#### [Parts of the exercise]
A: Duplicate the part of the Khodorkovsky passage that opens with the words containing "Mikhail Khodorkovsky was" and closes with "out of trouble.".
B: Can you rewrite the paragraph of the Khodorkovsky passage that begins "Mikhail Khodorkovsky was once" as a short list of its main facts?
C: Answer these questions from the Khodorkovsky passage:
(i) Which assets are oligarchs named as losing?
(ii) Which oil company did Khodorkovsky head as CEO?
(iii) Which news outlet did Khodorkovsky speak with about Putin's timeline?

#### [Text block]
As the Russian attacks inside Ukraine are being condemned, watched, and discussed around the world, the oligarchs of Russia are stuck on the run. With many of them losing the planes, yachts, and other assets their unethical business dealings have brought them, one of the exiled ones has a far different outlook on how this Russian aggression will play out.
Mikhail Khodorkovsky was once Russia’s richest man. Building his wealth as the former CEO of the infamously large Russian oil giant Yukos, he found himself heading to prison in 2005 for tax evasion. This crime had him facing a nine-year sentence, that saw him only serving eight before his release in 2013. Despite his reported $15 Billion in wealth in 2003, his money was unable to buy his way out of trouble.
Much like in his own circumstances, he now believes Putin may have bitten off more than he can chew. Speaking with CNN, Khodorkovsky outlined where he sees Putin’s timeline. “I’m convinced that Putin hasn’t got much time left. Maybe a year, maybe three. Today we are no longer thinking in terms of him being around another decade as we thought a week ago.” This is a man who knows Putin, his policies, and his capabilities very well.

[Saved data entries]

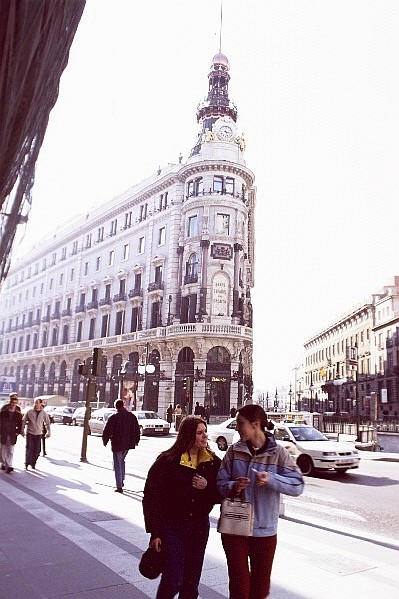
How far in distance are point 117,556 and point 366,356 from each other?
69568 mm

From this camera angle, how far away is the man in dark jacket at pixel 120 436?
943 centimetres

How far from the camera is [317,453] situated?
1328 cm

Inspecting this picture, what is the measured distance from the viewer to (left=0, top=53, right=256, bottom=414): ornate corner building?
130ft

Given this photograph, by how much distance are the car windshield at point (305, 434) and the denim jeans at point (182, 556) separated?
11.5m

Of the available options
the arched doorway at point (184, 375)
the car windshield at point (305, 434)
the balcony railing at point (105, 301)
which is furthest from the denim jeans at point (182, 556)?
the balcony railing at point (105, 301)

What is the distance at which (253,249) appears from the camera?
1811 inches

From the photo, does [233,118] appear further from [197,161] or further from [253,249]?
[253,249]

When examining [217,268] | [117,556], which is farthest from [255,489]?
[217,268]

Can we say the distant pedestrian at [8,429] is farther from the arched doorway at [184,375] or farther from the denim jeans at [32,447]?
the arched doorway at [184,375]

#### [Responses by task]
A:
Mikhail Khodorkovsky was once Russia’s richest man. Building his wealth as the former CEO of the infamously large Russian oil giant Yukos, he found himself heading to prison in 2005 for tax evasion. This crime had him facing a nine-year sentence, that saw him only serving eight before his release in 2013. Despite his reported $15 Billion in wealth in 2003, his money was unable to buy his way out of trouble.

B:
- Once Russia's richest man, with a reported $15 billion in wealth in 2003
- Built his wealth as former CEO of the Russian oil giant Yukos
- Went to prison in 2005 for tax evasion, facing a nine-year sentence
- Served eight years of it and was released in 2013
- His money could not buy his way out of trouble

C:
(i) Planes, yachts, and other assets
(ii) Yukos
(iii) CNN